L’orgue de Lessay (Manche) souffle ses trente bougies, cet été. Inauguré le 21 juillet 1994
dans l’abbaye de la ville, l’instrument se démarque de l’architecture romane et épurée, avec sa forme en croix et sa couleur rouge. Michel Pinel, historien de la Manche, faisait partie de l’association qui a contribué à la création de cet orgue.
Un facteur d’orgue du Calvados
« Avant la Seconde Guerre mondiale, il y avait un autre orgue, commence l’historien.
On en sait très peu de choses, à part une photo et une mention en 1928. » En 1944, les bombardements du Débarquement allié touchent la ville.Le premier, le 7 juin, vise Lessay et fait de nombreux blessés, mais l’abbaye n’est pas très touchée. La destruction de la ville a lieu le lendemain, dans le bourg.
« C’est le 11 juillet que le soldats allemands, au moment de partir, ont fait sauter 25 mines au pied des piliers du transept. L’abbatiale s’est écroulée, et l’orgue avec… » La reconstruction a ensuite duré douze ans.
En 1993, l’association des Amis de l’abbatiale, dont Michel Pinel était le vice-président, crée le festival Les Heures musicales de l’abbaye de Lessay.
« L’année suivante, le président, M. Jeanson, a proposé de faire construire un orgue. Il a d’abord fait appel à un facteur d’orgue, Jean-François Dupont, originaire d’If (Calvados) . » Le facteur travaille alors avec un architecte de Honfleur, Henri Hémon. C’est lui qui construit le buffet, la structure en bois dans laquelle sont placés les tuyaux.
Un orgue moderne dans une abbaye romane
Après la proposition de Jean-François Dupont, des discussions débutent
« entre la paroisse, la commune, l’association et les monuments historiques ».
« Il fallait essayer de mettre tout le monde d’accord, explique Michel Pinel.
Une des questions, c’était de trouver l’emplacement. Il est très vite apparu qu’on allait le placer dans le croisillon nord du transept, c’est là qu’il était autrefois. C’était aussi le mieux du point de vue acoustique. »

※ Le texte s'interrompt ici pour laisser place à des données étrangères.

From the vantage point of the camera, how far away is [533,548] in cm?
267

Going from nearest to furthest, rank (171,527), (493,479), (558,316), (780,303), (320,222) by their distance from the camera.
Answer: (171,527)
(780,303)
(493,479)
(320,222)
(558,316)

Autre source de débat : la visibilité ou non de l’orgue depuis la nef.
« C’est un peu un intrus dans l’abbatiale. Elle a une valeur de monument roman : à la Reconstruction, l’architecte Yves-Marie Froidevaux avait essayé de lui faire retrouver sa simplicité et sa pureté d’origine. C’était difficile de caser un orgue moderne, rouge, dans un édifice comme ça… Ça pouvait choquer un peu. Mais c’était aussi la volonté du facteur : il voulait que ça suscite des réactions. »
L’année dernière, l’orgue a été restauré.
« Tous les vingt à trente ans, on doit faire un relevage, explique Hubert Bulot, titulaire de l’orgue de Lessay depuis une quinzaine d’années.
Ça consiste à nettoyer tous les éléments de l’orgue. C’est un travail assidu, car il y a 1 500 tuyaux, il faut tout dépoussiérer, puis réaccorder. » Avec ses 23 jeux, ses trois claviers et son pédalier, l’instrument est d’esthétique allemande :
« Il est plutôt fait pour jouer du Bach, des chorals. Il a un son scintillant, brillant, pour que toutes les voix des fugues soient audibles. »
Le 30 juillet, un concert a été donné pour les 30 ans de l’orgue par Olivier Latry, le titulaire de l’orgue de Notre-Dame de Paris.